(Dataset excerpts)
= Beginning of Section =
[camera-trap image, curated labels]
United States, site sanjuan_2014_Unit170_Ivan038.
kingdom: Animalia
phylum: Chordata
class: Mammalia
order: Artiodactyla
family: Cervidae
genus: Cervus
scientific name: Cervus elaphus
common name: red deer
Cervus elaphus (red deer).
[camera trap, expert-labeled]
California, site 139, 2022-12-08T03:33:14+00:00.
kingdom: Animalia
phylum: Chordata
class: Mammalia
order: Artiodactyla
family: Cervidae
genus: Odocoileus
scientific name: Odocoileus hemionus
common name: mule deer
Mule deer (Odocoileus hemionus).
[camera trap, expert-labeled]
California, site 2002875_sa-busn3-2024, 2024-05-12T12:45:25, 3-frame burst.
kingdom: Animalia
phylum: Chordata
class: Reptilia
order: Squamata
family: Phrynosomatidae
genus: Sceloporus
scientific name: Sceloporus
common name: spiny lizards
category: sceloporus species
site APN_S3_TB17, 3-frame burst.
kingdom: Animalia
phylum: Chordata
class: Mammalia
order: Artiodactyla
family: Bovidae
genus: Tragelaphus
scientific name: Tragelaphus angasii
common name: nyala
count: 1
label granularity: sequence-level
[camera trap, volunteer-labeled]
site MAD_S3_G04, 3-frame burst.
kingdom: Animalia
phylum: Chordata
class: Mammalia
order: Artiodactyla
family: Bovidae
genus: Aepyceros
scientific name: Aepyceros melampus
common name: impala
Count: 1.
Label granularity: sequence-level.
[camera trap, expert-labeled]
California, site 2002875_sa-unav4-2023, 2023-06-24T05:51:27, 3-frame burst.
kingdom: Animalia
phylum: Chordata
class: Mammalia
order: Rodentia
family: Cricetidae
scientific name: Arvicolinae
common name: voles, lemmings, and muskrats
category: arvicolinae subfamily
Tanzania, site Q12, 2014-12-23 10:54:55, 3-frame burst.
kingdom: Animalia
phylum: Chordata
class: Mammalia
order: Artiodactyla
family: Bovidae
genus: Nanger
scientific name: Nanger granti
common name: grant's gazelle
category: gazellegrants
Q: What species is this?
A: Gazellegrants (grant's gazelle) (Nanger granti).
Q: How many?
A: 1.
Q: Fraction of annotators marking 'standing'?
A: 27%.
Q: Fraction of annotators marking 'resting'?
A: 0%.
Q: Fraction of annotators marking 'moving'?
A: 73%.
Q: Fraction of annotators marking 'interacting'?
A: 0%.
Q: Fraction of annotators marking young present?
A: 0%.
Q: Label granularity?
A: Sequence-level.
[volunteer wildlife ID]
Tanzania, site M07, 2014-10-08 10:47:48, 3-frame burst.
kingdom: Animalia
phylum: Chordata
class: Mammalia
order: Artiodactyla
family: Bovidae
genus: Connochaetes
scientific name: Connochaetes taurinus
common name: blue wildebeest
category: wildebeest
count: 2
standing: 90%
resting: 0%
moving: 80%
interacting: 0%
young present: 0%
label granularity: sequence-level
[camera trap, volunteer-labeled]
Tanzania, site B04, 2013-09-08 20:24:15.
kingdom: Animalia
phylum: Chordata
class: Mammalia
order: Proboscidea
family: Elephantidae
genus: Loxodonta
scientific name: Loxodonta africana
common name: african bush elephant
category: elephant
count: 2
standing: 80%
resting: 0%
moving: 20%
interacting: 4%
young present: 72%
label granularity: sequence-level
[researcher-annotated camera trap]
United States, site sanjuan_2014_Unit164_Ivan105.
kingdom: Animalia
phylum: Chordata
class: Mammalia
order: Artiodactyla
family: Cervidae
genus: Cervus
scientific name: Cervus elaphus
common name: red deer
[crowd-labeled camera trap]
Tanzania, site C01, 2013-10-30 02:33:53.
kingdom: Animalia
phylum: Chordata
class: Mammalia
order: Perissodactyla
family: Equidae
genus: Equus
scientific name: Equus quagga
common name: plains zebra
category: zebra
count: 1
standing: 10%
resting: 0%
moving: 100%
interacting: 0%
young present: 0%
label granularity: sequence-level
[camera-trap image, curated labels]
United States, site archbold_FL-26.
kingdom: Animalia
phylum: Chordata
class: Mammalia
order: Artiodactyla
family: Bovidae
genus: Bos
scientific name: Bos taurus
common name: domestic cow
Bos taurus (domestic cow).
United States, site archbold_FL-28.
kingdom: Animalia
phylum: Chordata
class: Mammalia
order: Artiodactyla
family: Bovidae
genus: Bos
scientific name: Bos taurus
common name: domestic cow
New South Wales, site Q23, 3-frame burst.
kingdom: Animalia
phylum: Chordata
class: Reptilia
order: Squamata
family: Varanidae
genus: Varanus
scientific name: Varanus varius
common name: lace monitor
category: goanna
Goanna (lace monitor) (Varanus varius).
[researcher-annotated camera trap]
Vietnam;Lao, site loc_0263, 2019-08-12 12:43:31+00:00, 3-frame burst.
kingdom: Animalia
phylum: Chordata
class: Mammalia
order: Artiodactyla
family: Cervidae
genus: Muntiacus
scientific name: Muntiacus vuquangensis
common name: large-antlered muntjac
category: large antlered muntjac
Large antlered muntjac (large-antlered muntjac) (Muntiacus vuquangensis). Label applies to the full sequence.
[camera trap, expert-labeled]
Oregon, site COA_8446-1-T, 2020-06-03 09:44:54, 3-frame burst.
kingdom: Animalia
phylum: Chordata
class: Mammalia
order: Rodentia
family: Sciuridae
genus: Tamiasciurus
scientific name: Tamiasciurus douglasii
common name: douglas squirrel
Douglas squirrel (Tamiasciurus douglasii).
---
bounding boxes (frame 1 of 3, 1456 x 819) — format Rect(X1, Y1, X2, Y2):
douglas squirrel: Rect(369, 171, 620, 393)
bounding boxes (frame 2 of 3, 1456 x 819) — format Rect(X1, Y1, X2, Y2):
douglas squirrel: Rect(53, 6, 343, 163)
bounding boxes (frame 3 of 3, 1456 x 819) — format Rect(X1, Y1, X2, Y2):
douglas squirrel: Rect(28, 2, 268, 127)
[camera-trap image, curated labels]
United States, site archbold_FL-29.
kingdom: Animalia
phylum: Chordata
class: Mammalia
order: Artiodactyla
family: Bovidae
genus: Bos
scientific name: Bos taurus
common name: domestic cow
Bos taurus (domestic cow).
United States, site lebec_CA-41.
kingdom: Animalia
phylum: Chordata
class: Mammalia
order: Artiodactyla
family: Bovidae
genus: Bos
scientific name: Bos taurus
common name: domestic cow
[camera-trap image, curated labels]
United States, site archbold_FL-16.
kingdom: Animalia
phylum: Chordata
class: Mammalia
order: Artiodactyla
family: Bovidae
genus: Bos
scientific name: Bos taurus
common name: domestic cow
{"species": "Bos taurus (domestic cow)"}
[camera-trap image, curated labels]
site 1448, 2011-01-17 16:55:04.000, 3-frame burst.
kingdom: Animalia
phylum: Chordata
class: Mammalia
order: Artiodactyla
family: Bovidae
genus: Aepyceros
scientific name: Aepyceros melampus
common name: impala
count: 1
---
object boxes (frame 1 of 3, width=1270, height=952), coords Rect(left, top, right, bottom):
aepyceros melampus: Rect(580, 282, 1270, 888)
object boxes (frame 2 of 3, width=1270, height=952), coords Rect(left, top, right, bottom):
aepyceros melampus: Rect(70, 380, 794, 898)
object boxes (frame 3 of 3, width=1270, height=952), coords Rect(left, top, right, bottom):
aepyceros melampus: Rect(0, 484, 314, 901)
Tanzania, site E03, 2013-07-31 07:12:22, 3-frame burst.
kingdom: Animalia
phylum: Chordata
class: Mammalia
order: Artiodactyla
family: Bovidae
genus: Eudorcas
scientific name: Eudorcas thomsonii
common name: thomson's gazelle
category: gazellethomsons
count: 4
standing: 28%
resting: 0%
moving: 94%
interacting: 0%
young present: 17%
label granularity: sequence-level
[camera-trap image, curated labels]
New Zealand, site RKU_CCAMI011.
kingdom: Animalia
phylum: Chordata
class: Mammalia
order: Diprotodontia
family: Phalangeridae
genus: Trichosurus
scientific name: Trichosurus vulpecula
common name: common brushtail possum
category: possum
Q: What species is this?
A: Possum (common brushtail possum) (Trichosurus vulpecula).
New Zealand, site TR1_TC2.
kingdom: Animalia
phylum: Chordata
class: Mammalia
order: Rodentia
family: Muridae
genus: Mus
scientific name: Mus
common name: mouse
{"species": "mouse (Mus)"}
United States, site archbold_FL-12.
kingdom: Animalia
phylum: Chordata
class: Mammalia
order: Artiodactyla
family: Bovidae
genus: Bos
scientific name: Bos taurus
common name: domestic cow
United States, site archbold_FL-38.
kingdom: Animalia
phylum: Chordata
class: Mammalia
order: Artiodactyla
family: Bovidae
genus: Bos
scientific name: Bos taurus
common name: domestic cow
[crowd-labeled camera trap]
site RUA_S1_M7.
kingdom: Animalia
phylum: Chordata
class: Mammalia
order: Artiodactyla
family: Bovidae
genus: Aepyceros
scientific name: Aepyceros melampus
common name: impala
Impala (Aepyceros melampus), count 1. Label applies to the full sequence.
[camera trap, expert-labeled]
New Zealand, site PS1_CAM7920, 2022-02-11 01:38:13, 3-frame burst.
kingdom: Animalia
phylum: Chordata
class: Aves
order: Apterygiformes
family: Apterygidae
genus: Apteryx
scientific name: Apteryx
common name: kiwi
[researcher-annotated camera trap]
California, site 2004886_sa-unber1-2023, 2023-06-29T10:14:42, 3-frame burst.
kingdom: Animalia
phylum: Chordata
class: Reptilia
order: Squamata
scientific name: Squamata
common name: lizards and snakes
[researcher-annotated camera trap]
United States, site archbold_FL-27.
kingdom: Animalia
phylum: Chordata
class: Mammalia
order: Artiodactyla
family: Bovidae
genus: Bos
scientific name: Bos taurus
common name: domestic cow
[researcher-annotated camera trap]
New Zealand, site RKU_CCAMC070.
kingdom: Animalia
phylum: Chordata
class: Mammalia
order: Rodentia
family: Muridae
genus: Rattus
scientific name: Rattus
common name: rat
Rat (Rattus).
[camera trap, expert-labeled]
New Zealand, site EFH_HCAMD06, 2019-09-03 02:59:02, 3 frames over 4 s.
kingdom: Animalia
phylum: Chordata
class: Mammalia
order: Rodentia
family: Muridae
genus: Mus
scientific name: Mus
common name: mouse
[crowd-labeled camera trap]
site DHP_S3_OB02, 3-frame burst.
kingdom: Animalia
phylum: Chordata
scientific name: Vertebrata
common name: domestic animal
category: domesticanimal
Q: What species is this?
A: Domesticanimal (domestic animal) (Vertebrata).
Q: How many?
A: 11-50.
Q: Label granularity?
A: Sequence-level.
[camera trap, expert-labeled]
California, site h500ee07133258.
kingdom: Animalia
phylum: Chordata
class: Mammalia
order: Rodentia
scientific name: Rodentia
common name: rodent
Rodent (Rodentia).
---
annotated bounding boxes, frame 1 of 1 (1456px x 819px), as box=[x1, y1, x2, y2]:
= End of Section =
■ What is being asked:
Please show every line above that includes the word "California".

■ Written response:
California, site 139, 2022-12-08T03:33:14+00:00.
California, site 2002875_sa-busn3-2024, 2024-05-12T12:45:25, 3-frame burst.
California, site 2002875_sa-unav4-2023, 2023-06-24T05:51:27, 3-frame burst.
California, site 2004886_sa-unber1-2023, 2023-06-29T10:14:42, 3-frame burst.
California, site h500ee07133258.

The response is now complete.